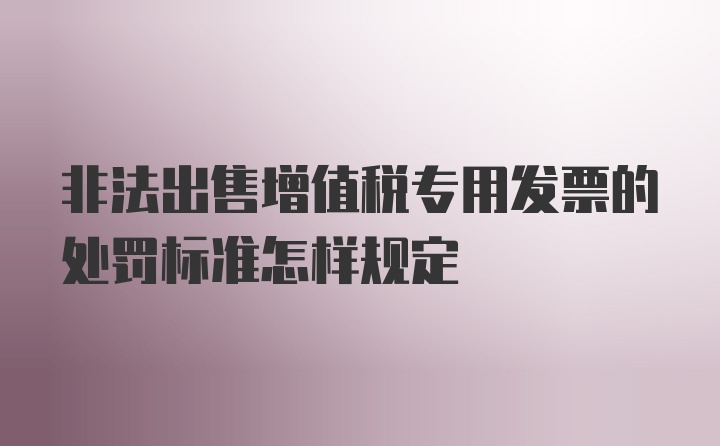 非法出售增值税专用发票的处罚标准怎样规定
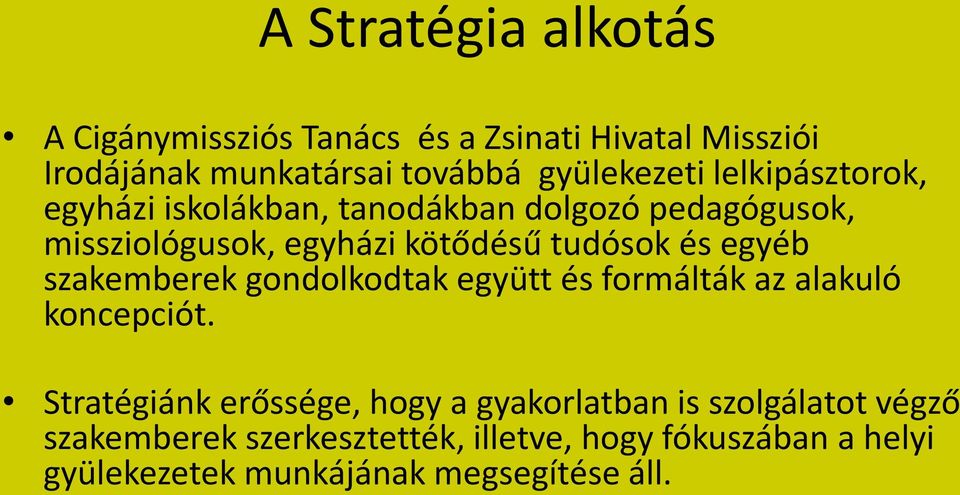 A Stratégia alkotás

• A Cigánymissziós Tanács és a Zsinati Hivatal Missziói Irodájának munkatársai továbbá gyülekezeti lelkipásztorok, egyházi iskolákban, tanodákban dolgozó pedagógusok, missziológusok, egyházi kötődésű tudósok és egyéb szakemberek gondolkodtak együtt és formálták az alakuló koncepciót.

• Stratégiánk erőssége, hogy a gyakorlatban is szolgálatot végző szakemberek szerkesztették, illetve, hogy fókuszában a helyi gyülekezetek munkájának megsegítése áll.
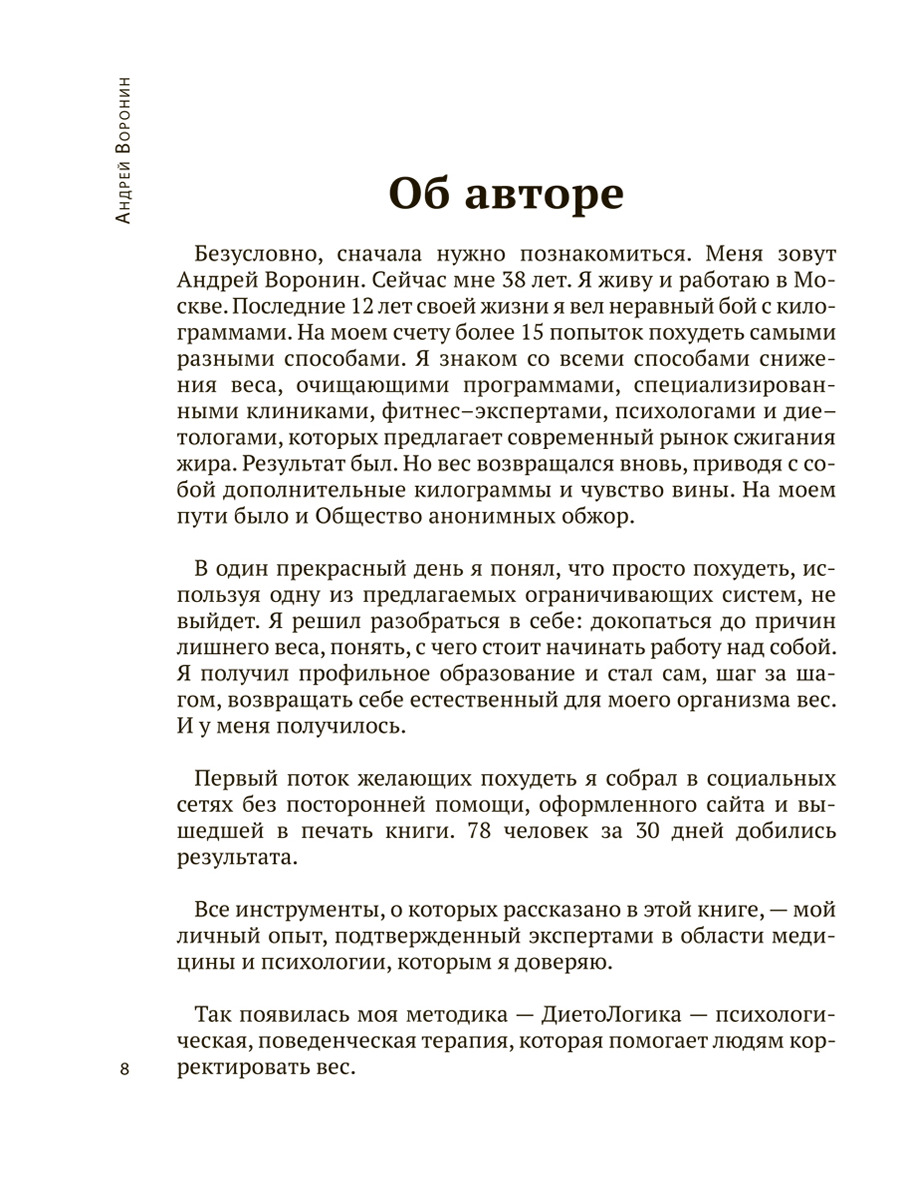 Андрей Воронин

Об авторе

Безусловно, сначала нужно познакомиться. Меня зовут Андрей Воронин. Сейчас мне 38 лет. Я живу и работаю в Москве. Последние 12 лет своей жизни я вел неравный бой с килограммами. На моем счету более 15 попыток похудеть самыми разными способами. Я знаком со всеми способами снижения веса, очищающими программами, специализированными клиниками, фитнес–экспертами, психологами и диетологами, которых предлагает современный рынок сжигания жира. Результат был. Но вес возвращался вновь, приводя с собой дополнительные килограммы и чувство вины. На моем пути было и Общество анонимных обжор.

В один прекрасный день я понял, что просто похудеть, используя одну из предлагаемых ограничивающих систем, не выйдет. Я решил разобраться в себе: докопаться до причин лишнего веса, понять, с чего стоит начинать работу над собой. Я получил профильное образование и стал сам, шаг за шагом, возвращать себе естественный для моего организма вес. И у меня получилось.

Первый поток желающих похудеть я собрал в социальных сетях без посторонней помощи, оформленного сайта и вышедшей в печать книги. 78 человек за 30 дней добились результата.

Все инструменты, о которых рассказано в этой книге, — мой личный опыт, подтвержденный экспертами в области медицины и психологии, которым я доверяю.

Так появилась моя методика — ДиетоЛогика — психологическая, поведенческая терапия, которая помогает людям корректировать вес.

8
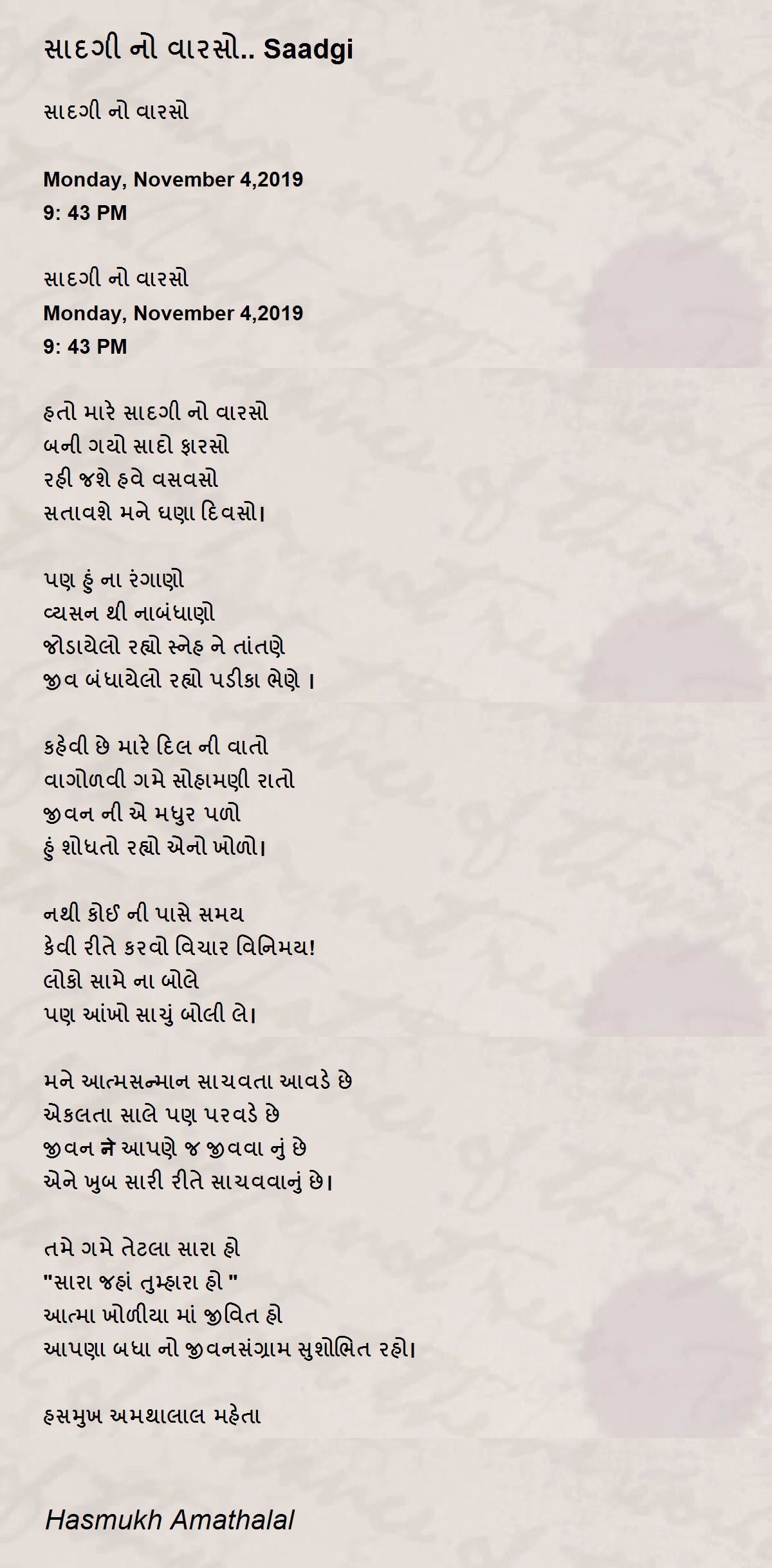 સાદગી નો વારસો.. Saadgi

સાદગી નો વારસો

Monday, November 4,2019
9: 43 PM

સાદગી નો વારસો
Monday, November 4,2019
9: 43 PM

હતો મારે સાદગી નો વારસો
બની ગયો સાદો ફારસો
રહી જશે હવે વસવસો
સતાવશે મને ઘણા દિવસો।

પણ હું ના રંગાણો
વ્યસન થી નાબંધાણો
જોડાયેલો રહ્યો સ્નેહ ને તાંતણે
જીવ બંધાયેલો રહ્યો પડીકા ભેણે ।

કહેવી છે મારે દિલ ની વાતો
વાગોળવી ગમે સોહામણી રાતો
જીવન ની એ મધુર પળો
હું શોધતો રહ્યો એનો ખોળો।

નથી કોઈ ની પાસે સમય
કેવી રીતે કરવો વિચાર વિનિમય!
લોકો સામે ના બોલે
પણ આંખો સાચું બોલી લે।

મને આત્મસન્માન સાચવતા આવડે છે
એકલતા સાલે પણ પરવડે છે
જીવન ને આપણે જ જીવવા નું છે
એને ખુબ સારી રીતે સાચવવાનું છે।

તમે ગમે તેટલા સારા હો
"સારા જહાં તુમ્હારા હો "
આત્મા ખોળીયા માં જીવિત હો
આપણા બધા નો જીવનસંગ્રામ સુશોભિત રહો।

હસમુખ અમથાલાલ મહેતા

Hasmukh Amathalal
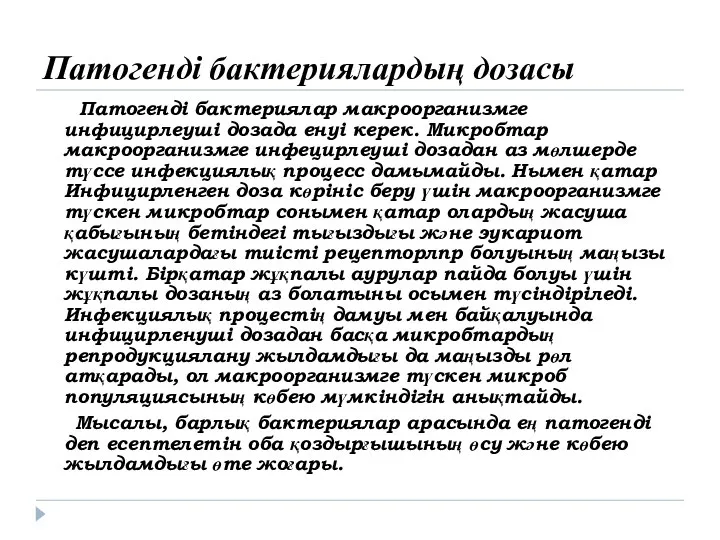 Патогенді бактериялардың дозасы

Патогенді бактериялар макроорганизмге инфицирлеуші дозада енуі керек. Микробтар макроорганизмге инфецирлеуші дозадан аз мөлшерде түссе инфекциялық процесс дамымайды. Нымен қатар Инфицирленген доза көрініс беру үшін макроорганизмге түскен микробтар сонымен қатар олардың жасуша қабығының бетіндегі тығыздығы және эукариот жасушалардағы тиісті рецепторлпр болуының маңызы күшті. Бірқатар жұқпалы аурулар пайда болуы үшін жұқпалы дозаның аз болатыны осымен түсіндіріледі. Инфекциялық процестің дамуы мен байқалуында инфицирленуші дозадан басқа микробтардың репродукциялану жылдамдығы да маңызды рөл атқарады, ол макроорганизмге түскен микроб популяциясының көбею мүмкіндігін анықтайды.

Мысалы, барлық бактериялар арасында ең патогенді деп есептелетін оба қоздырғышының өсу және көбею жылдамдығы өте жоғары.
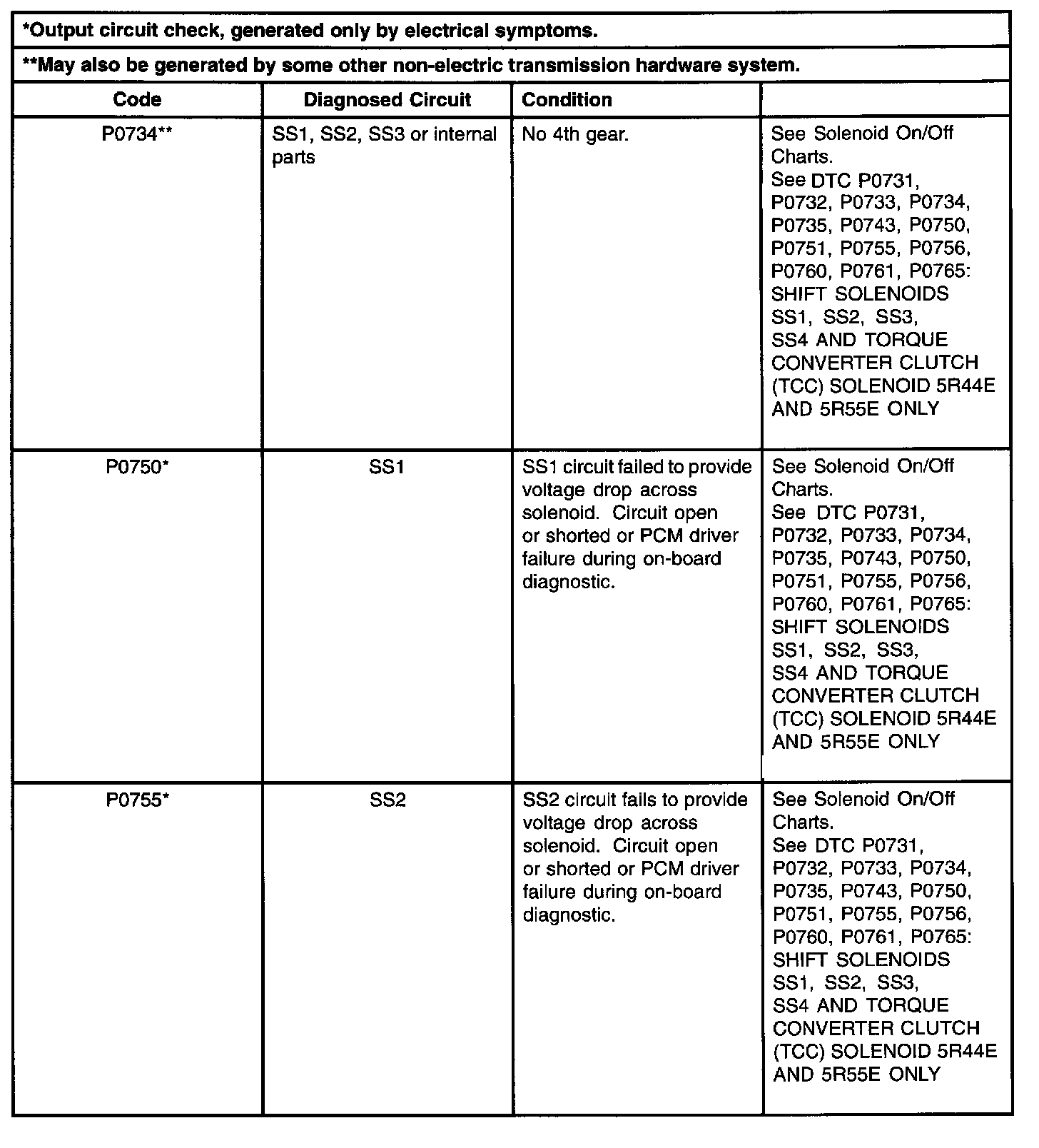 *Output circuit check, generated only by electrical symptoms.

**May also be generated by some other non-electric transmission hardware system.

| Code | Diagnosed Circuit | Condition | |
|---|---|---|---|
| P0734** | SS1, SS2, SS3 or internal parts | No 4th gear. | See Solenoid On/Off Charts. See DTC P0731, P0732, P0733, P0734, P0735, P0743, P0750, P0751, P0755, P0756, P0760, P0761, P0765: SHIFT SOLENOIDS SS1, SS2, SS3, SS4 AND TORQUE CONVERTER CLUTCH (TCC) SOLENOID 5R44E AND 5R55E ONLY |
| P0750* | SS1 | SS1 circuit failed to provide voltage drop across solenoid. Circuit open or shorted or PCM driver failure during on-board diagnostic. | See Solenoid On/Off Charts. See DTC P0731, P0732, P0733, P0734, P0735, P0743, P0750, P0751, P0755, P0756, P0760, P0761, P0765: SHIFT SOLENOIDS SS1, SS2, SS3, SS4 AND TORQUE CONVERTER CLUTCH (TCC) SOLENOID 5R44E AND 5R55E ONLY |
| P0755* | SS2 | SS2 circuit fails to provide voltage drop across solenoid. Circuit open or shorted or PCM driver failure during on-board diagnostic. | See Solenoid On/Off Charts. See DTC P0731, P0732, P0733, P0734, P0735, P0743, P0750, P0751, P0755, P0756, P0760, P0761, P0765: SHIFT SOLENOIDS SS1, SS2, SS3, SS4 AND TORQUE CONVERTER CLUTCH (TCC) SOLENOID 5R44E AND 5R55E ONLY |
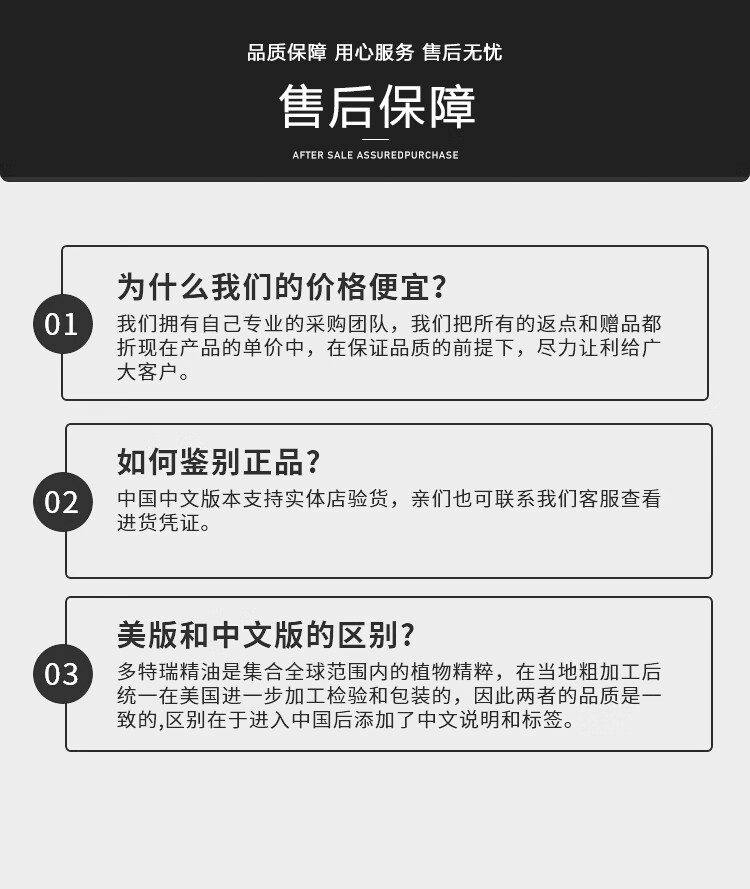 品质保障 用心服务 售后无忧

售后保障

AFTER SALE ASSUREDPURCHASE

01

为什么我们的价格便宜?

我们拥有自己专业的采购团队，我们把所有的返点和赠品都折现在产品的单价中，在保证品质的前提下，尽力让利给广大客户。

02

如何鉴别正品?

中国中文版本支持实体店验货，亲们也可联系我们客服查看进货凭证。

03

美版和中文版的区别?

多特瑞精油是集合全球范围内的植物精粹，在当地粗加工后统一在美国进一步加工检验和包装的，因此两者的品质是一致的,区别在于进入中国后添加了中文说明和标签。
■ ■ ■ ■ ■ ■ ■
• Problem description:
Above are the records; copy from them only the lines starting at the one containing "જીવન ને આપણે જ જીવવા નું છે" and ending at the one containing "Мысалы, барлық бактериялар", exactly and without pictures.

• Your response:
જીવન ને આપણે જ જીવવા નું છે
એને ખુબ સારી રીતે સાચવવાનું છે।

તમે ગમે તેટલા સારા હો
"સારા જહાં તુમ્હારા હો "
આત્મા ખોળીયા માં જીવિત હો
આપણા બધા નો જીવનસંગ્રામ સુશોભિત રહો।

હસમુખ અમથાલાલ મહેતા

Hasmukh Amathalal
 Патогенді бактериялардың дозасы

Патогенді бактериялар макроорганизмге инфицирлеуші дозада енуі керек. Микробтар макроорганизмге инфецирлеуші дозадан аз мөлшерде түссе инфекциялық процесс дамымайды. Нымен қатар Инфицирленген доза көрініс беру үшін макроорганизмге түскен микробтар сонымен қатар олардың жасуша қабығының бетіндегі тығыздығы және эукариот жасушалардағы тиісті рецепторлпр болуының маңызы күшті. Бірқатар жұқпалы аурулар пайда болуы үшін жұқпалы дозаның аз болатыны осымен түсіндіріледі. Инфекциялық процестің дамуы мен байқалуында инфицирленуші дозадан басқа микробтардың репродукциялану жылдамдығы да маңызды рөл атқарады, ол макроорганизмге түскен микроб популяциясының көбею мүмкіндігін анықтайды.

Мысалы, барлық бактериялар арасында ең патогенді деп есептелетін оба қоздырғышының өсу және көбею жылдамдығы өте жоғары.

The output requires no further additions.